2. Beim Verkauf eines neu errichteten Gebäudes ist der über eine einfache "Grundausstattung" hinausgehende Einbau von zusätzlichen Treppen, Wänden, Fenstern, Duschen sowie die Errichtung von Garagen und Freisitzüberdachungen durch den Verkäufer jedenfalls dann ein Bestandteil der steuerfreien Grundstückslieferung, wenn das Gebäude dem Erwerber in dem gegenüber der "Grundausstattung" höherwertigen Zustand übergeben wird.
Normenkette
§ 1 Abs. 1, § 4 Nr. 9 Buchst. a, § 15 Abs. 1, § 14 UStG 1999, § 9 Abs. 2 Nr. 1 GrEStG, Art. 4 Abs. 3 Buchst. a, Art. 13 Teil B Buchst. g, Art. 28 Abs. 3 Buchst. b, Anhang F Nr. 16 der 6. EG-RL
Sachverhalt
Die Klägerin schloss mit Erwerbern notariell beurkundete Grundstückskauf- und Bauwerkverträge, in denen sie sich zur Errichtung eines Hauses/einer Wohnung mit beschriebener Grundausstattung verpflichtete. Nach den Verträgen konnten die Käufer – gesondert – Abweichungen gegenüber der Baubeschreibung vereinbaren, u.a. auch eine höherwertige Ausstattung oder zusätzliche Fenster oder Garagen etc.
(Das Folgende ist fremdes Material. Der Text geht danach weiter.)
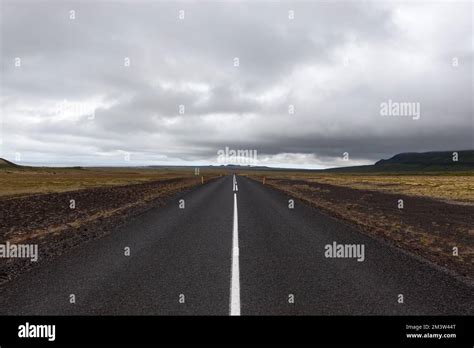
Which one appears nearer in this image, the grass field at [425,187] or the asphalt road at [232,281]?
the asphalt road at [232,281]

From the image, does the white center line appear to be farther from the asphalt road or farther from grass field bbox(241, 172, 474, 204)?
grass field bbox(241, 172, 474, 204)

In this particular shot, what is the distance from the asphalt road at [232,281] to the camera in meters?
5.30

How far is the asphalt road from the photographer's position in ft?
17.4

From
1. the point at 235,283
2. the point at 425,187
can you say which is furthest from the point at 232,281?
the point at 425,187

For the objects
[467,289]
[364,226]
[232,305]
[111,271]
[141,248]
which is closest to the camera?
[232,305]

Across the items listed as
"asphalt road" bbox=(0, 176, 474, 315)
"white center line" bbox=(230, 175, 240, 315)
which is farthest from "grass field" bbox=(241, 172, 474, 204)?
"white center line" bbox=(230, 175, 240, 315)

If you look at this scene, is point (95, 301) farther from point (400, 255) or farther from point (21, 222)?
point (21, 222)

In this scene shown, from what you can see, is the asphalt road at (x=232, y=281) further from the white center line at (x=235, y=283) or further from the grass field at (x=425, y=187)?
the grass field at (x=425, y=187)

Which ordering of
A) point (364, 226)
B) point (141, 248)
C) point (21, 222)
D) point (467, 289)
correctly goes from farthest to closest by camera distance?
point (21, 222), point (364, 226), point (141, 248), point (467, 289)

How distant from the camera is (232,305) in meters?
5.35

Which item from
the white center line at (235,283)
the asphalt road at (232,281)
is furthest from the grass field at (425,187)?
the white center line at (235,283)

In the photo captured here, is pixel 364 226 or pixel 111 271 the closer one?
pixel 111 271

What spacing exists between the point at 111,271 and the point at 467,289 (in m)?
6.93

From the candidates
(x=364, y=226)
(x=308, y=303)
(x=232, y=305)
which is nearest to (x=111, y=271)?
(x=232, y=305)
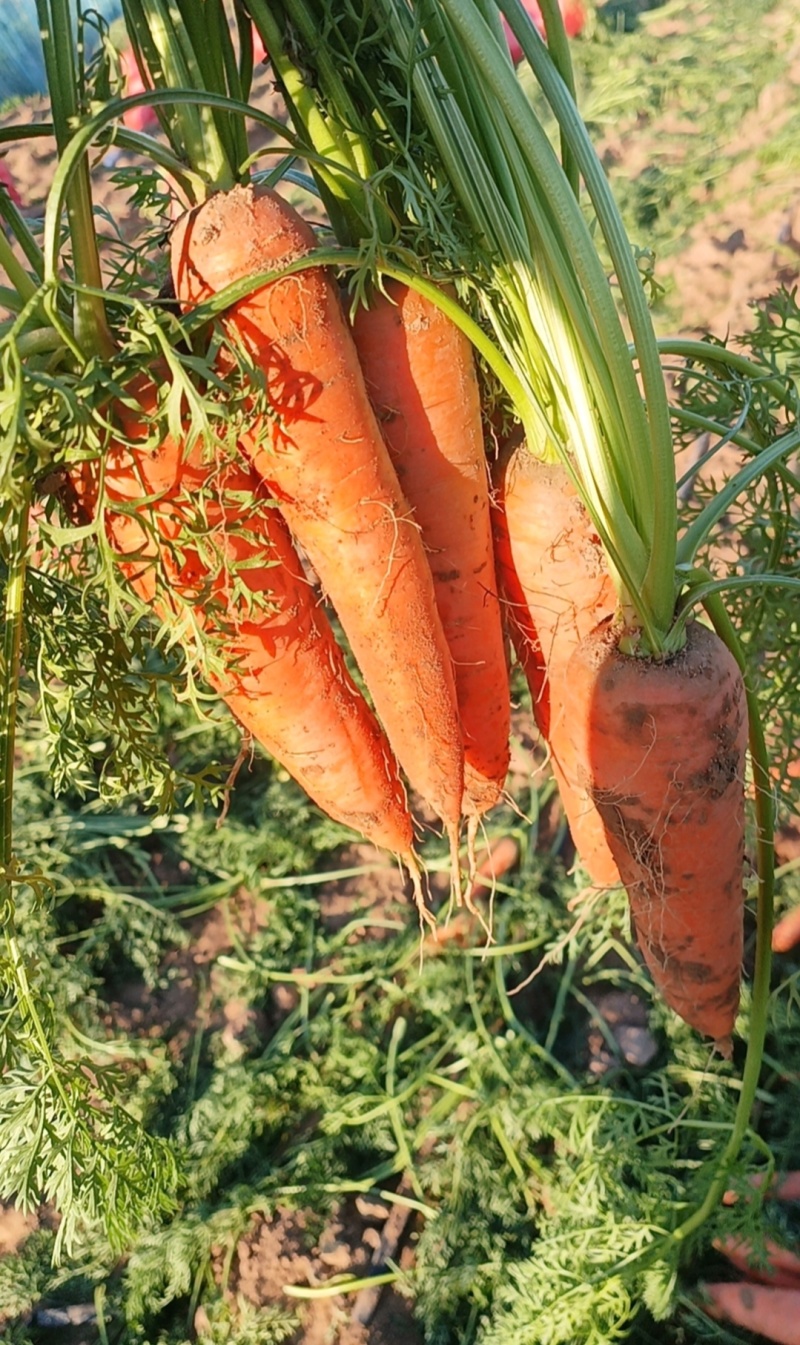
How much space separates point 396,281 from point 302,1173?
5.49 feet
Das FA beurteilte diese Leistungen als steuerpflichtig. Die Klage hatte Erfolg (FG Münster, Urteil vom 24.05.2005, 15 K 3850/03 U, Haufe-Index 1384573, EFG 2005, 1387).
Entscheidung
Der BFH bestätigte die Auffassung des FG, die streitigen Zusatzleistungen seien Bestandteil der ausgeführten Grundstückslieferungen. Es handle sich zwar nicht um Nebenleistungen, weil sie nicht lediglich dazu dienten, die Hauptleistung "Lieferung eines bebauten Grundstücks bzw. einer Wohnung" unter optimalen Bedingungen in Anspruch zu nehmen. Aus der Sicht des Durchschnittsverbrauchers sei aber beim Erwerb eines neu errichteten Gebäudes der über eine "Grundausstattung" hinausgehende Einbau von zusätzlichen Wänden, Treppen etc. jedenfalls dann ein Bestandteil der Grundstückslieferung, wenn – wie im Streitfall – das Grundstück in dem vereinbarungsgemäß höherwertigen Zustand übergeben wird. Dass die Zusatzleistungen gesondert (nicht notariell beurkundet) vereinbart worden sind, war unerheblich.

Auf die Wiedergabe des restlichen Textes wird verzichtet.